I-JEPA: Importance of Predicting in Latent Space
I-JEPA is the first implementation of the Joint Embedding Predictive Architecture (JEPA) by Yann LeCun. I am a huge fan of LeCun, and many of my AI thoughts have been powered by his views as well. However, I am not in agreement with using Vision Transformers (ViT) as the encoder, as it loses most semantic information about the spatial component of images. Furthermore, it takes a long time to learn as it does not have the relevant inductive biases for learning images (a.k.a. translational invariance).

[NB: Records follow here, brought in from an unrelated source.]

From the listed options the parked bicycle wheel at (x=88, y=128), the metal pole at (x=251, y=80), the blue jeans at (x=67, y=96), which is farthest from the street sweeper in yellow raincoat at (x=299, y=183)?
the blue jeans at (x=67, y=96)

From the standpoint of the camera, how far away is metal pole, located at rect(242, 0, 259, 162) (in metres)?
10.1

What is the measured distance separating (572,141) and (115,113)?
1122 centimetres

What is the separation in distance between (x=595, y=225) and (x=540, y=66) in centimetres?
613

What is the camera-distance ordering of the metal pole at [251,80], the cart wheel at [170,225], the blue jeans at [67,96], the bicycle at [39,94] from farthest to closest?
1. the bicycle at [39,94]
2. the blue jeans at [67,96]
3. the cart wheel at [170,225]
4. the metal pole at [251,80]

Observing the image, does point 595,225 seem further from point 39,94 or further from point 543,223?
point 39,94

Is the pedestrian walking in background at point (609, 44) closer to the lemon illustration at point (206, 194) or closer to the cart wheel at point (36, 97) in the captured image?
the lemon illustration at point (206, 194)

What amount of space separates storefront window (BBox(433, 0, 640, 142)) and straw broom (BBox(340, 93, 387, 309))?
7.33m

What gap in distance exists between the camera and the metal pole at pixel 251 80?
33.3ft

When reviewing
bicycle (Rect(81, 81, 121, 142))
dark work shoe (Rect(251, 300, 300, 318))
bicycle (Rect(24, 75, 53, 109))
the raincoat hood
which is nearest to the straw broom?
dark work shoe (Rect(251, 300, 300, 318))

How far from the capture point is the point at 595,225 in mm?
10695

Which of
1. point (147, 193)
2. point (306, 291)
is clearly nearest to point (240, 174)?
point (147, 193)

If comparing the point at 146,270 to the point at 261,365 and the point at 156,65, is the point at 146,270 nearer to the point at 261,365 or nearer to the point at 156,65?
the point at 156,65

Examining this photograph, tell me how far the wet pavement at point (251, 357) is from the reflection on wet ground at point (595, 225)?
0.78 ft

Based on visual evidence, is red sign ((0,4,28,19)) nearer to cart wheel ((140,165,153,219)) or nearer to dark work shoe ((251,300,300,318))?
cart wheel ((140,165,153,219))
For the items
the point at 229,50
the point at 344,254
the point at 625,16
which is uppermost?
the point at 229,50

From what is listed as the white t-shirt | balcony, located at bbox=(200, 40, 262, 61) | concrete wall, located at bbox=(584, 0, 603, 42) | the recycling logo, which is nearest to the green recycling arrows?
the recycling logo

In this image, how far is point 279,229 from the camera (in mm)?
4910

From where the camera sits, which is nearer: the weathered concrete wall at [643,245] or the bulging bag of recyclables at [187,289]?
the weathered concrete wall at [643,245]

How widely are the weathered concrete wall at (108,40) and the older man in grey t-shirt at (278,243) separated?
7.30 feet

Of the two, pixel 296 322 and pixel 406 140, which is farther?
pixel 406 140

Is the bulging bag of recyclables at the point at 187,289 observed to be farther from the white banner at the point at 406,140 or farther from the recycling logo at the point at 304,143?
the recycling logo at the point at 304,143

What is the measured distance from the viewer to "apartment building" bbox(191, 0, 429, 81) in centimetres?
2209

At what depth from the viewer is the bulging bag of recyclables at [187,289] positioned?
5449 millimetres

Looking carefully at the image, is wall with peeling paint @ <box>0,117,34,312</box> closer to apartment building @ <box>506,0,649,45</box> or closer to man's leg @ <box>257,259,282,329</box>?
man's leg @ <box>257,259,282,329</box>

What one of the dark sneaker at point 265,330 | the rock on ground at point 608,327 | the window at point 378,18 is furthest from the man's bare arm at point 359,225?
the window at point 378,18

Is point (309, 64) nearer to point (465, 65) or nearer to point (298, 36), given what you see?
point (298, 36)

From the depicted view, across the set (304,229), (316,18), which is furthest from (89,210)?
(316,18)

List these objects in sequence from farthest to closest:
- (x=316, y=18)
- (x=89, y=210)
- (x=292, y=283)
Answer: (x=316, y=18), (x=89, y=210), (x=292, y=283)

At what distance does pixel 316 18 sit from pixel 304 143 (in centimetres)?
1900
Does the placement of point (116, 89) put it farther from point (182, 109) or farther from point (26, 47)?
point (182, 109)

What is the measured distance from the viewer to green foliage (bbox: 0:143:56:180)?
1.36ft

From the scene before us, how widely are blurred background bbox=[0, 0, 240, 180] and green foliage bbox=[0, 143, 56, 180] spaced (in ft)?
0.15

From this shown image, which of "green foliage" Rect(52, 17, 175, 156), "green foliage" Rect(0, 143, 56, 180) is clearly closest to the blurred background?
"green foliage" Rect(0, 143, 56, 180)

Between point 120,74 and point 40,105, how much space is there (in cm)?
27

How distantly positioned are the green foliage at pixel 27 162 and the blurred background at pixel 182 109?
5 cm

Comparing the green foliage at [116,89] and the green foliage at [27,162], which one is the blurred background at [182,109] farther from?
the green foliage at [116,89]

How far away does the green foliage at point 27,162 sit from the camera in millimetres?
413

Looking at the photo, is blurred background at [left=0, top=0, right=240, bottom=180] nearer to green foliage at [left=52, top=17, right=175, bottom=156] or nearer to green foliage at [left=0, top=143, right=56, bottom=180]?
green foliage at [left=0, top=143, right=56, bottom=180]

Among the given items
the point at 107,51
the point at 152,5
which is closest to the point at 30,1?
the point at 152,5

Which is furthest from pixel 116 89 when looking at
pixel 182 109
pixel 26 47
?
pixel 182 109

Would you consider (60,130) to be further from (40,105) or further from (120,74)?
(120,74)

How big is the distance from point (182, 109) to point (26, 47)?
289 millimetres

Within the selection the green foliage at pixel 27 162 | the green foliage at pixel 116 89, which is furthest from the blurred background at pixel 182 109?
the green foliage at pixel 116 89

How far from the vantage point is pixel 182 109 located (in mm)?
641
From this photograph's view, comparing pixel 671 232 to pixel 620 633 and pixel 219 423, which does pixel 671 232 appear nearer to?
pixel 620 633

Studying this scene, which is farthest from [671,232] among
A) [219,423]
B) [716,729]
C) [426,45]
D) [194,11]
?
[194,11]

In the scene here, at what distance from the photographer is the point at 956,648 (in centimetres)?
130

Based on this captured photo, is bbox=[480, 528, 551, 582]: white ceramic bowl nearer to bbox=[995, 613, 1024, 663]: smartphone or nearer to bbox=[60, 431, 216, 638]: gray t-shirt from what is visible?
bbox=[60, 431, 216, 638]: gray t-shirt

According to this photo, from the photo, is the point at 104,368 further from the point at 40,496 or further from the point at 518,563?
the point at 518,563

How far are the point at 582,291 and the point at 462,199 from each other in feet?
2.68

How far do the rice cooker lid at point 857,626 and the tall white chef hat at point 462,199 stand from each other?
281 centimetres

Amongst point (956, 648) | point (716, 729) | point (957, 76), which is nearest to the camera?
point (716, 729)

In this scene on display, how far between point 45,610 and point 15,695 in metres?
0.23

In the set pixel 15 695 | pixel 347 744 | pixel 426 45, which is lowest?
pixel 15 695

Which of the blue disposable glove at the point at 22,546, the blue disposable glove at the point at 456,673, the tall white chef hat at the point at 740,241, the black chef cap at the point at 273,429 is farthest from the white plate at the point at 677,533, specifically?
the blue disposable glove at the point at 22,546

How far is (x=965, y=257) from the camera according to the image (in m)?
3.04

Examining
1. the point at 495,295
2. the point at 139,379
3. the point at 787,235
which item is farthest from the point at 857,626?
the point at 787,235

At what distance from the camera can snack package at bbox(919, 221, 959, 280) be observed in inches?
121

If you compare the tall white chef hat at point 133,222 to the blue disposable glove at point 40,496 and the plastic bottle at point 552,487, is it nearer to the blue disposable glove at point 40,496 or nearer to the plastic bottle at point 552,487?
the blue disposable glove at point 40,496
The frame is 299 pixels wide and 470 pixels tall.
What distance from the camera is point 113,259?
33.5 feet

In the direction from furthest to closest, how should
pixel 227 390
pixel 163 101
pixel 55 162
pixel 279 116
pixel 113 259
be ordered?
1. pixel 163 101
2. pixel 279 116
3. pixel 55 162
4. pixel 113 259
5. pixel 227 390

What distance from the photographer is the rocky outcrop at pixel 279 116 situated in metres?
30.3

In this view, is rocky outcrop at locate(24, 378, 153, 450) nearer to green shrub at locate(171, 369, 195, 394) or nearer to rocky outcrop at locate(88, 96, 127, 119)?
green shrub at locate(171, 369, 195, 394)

While I-JEPA achieves quite amazing downstream task performance like on the ImageNet Top-1 prediction task, it could perhaps be better if the masked objective can be done on a CNN-like architecture instead, with self-attention layers perhaps over the post-filter outputs.
We could also explore doing a Stable-Diffusion-like conditioning, whereby the predictor module is conditioned on some text input to predict the latent space. Broad-level to specific-level conditioning, and using memory of similar latent spaces, is also something that can be explored. In the end, I believe a hierarchical architecture, going from broad to specific, with each layer of abstraction conditioning on the broader layer of abstraction above, and finally attention between all the generated layers of abstraction (or latent space) to use for prediction could be a better bet.
That said, I-JEPA is a promising first step, and I am excited to see what comes next.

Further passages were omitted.